A national class action lawsuit has been filed against Toyota Motor Corp. under the federal racketeering statute (RICO), which prohibits ongoing fraudulent activities.
This lawsuit is unique among the lawsuits filed in the wake of Toyota’s worldwide recall of 10.7 million vehicles. Instead of targeting only the defects themselves, it targets Toyota’s repeated efforts to deceive its car owners – and even its own dealers – as to the mechanical and electrical problems mushrooming within its fleet of vehicles. The complaint alleges that, although Toyota knew of these problems years before the recent recalls, it continued to assure its dealers and the general public that its vehicles were perfectly safe.
According to reports, the government has found Toyota made “inaccurate and misleading” statements about the causes of these mechanical and electrical problems.
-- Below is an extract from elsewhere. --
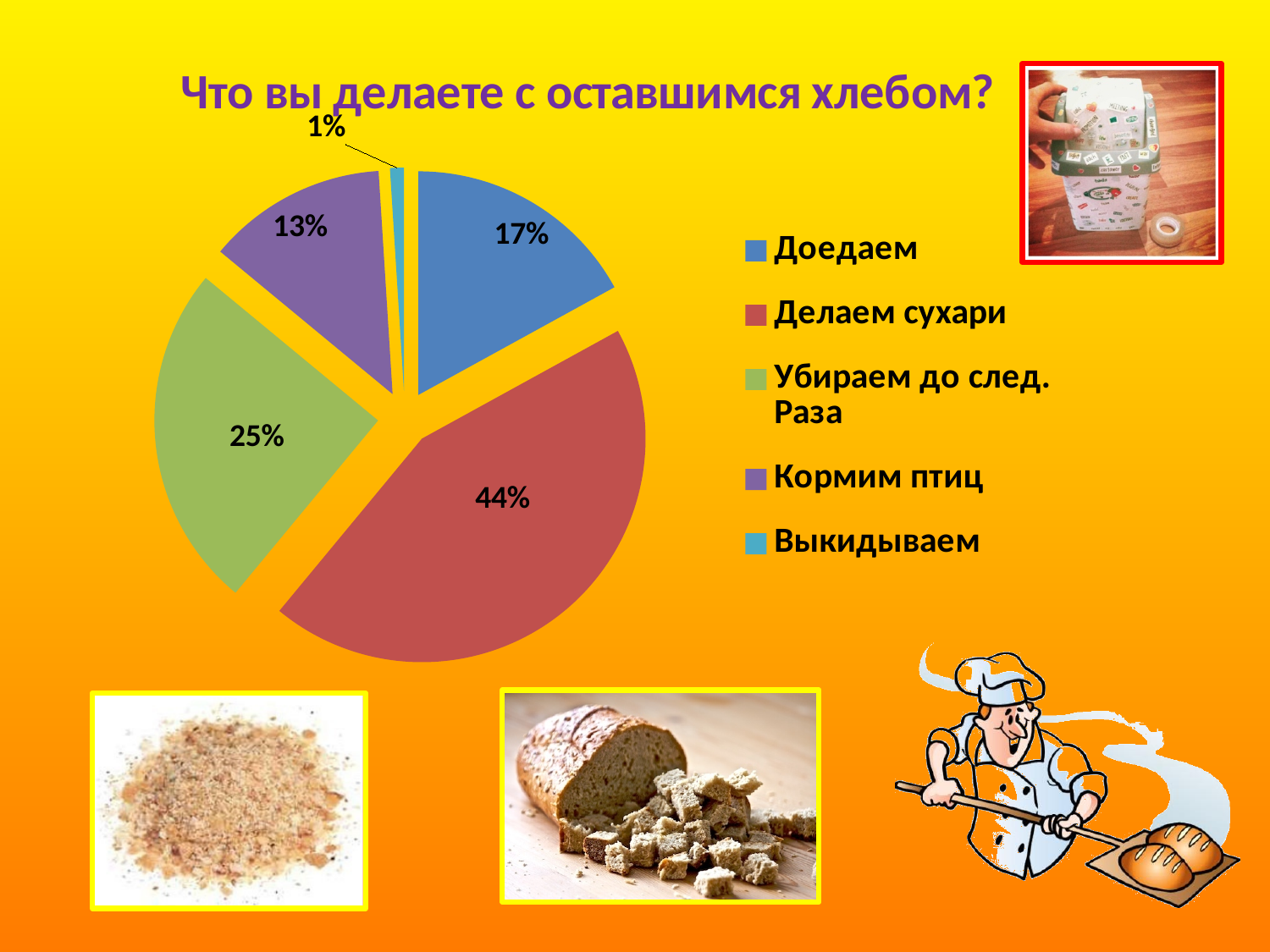
What percentage of respondents answered "Убираем до след. Раза"? 25% What percentage of respondents answered "Делаем сухари"? 44% Which category has the smallest share of the pie? Выкидываем What percentage of respondents answered "Доедаем"? 17% Which category has the largest share of the pie? Делаем сухари What percentage of respondents answered "Кормим птиц"? 13% Which is larger: the share for "Доедаем" or the share for "Кормим птиц"? Доедаем What percentage of respondents answered "Выкидываем"? 1% What type of chart is shown on the slide? pie chart What is the difference in percentage points between "Делаем сухари" and "Убираем до след. Раза"? 19 How many categories does the legend list? 5 What is the title of the chart? Что вы делаете с оставшимся хлебом?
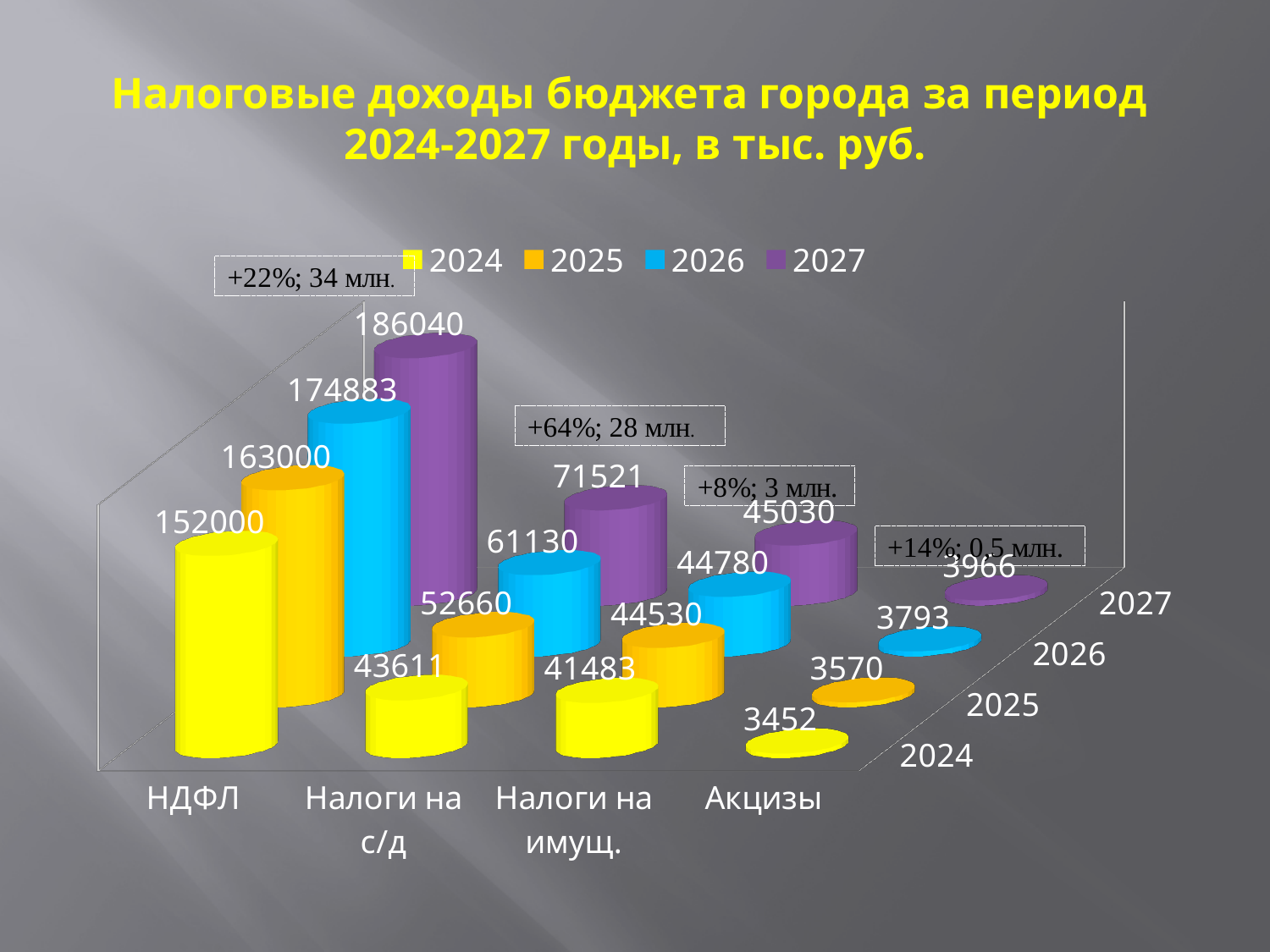
What is the difference between the НДФЛ values for 2027 and 2024? 34040 Do the values for Акцизы rise or fall from 2024 to 2027? rise Which category has the highest value in 2027? НДФЛ Which category has the lowest value in 2024? Акцизы How many categories are shown on the x axis? 4 What is the value for НДФЛ in 2024? 152000 What is the value for Акцизы in 2026? 3793 What is the value for Налоги на имущ. in 2025? 44530 How many series does the legend list? 4 Which is larger: Налоги на с/д in 2026 or Налоги на имущ. in 2026? Налоги на с/д in 2026 What kind of chart is this? bar chart What is the value for Налоги на с/д in 2027? 71521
And, more recently, Toyota has refused to give government investigators access to its vehicles’ event data recorder – similar to an airplane’s “black box” – under the guise that its technology is proprietary.
The class action lawsuit claims Toyota drivers should not have to make monthly lease or loan payments on recalled Toyotas until their vehicles have been repaired according to specifications approved by the government. Instead, it asks the Court to force Toyota to make those lease or loan payments until that happens. According to the lawsuit, this novel, payment-shifting approach would benefit both Toyota drivers and the public: it would relieve drivers of the unfair burden of making payments on cars they can’t safely drive and would increase participation in this recall, thereby removing a greater number of dangerous cars from the streets.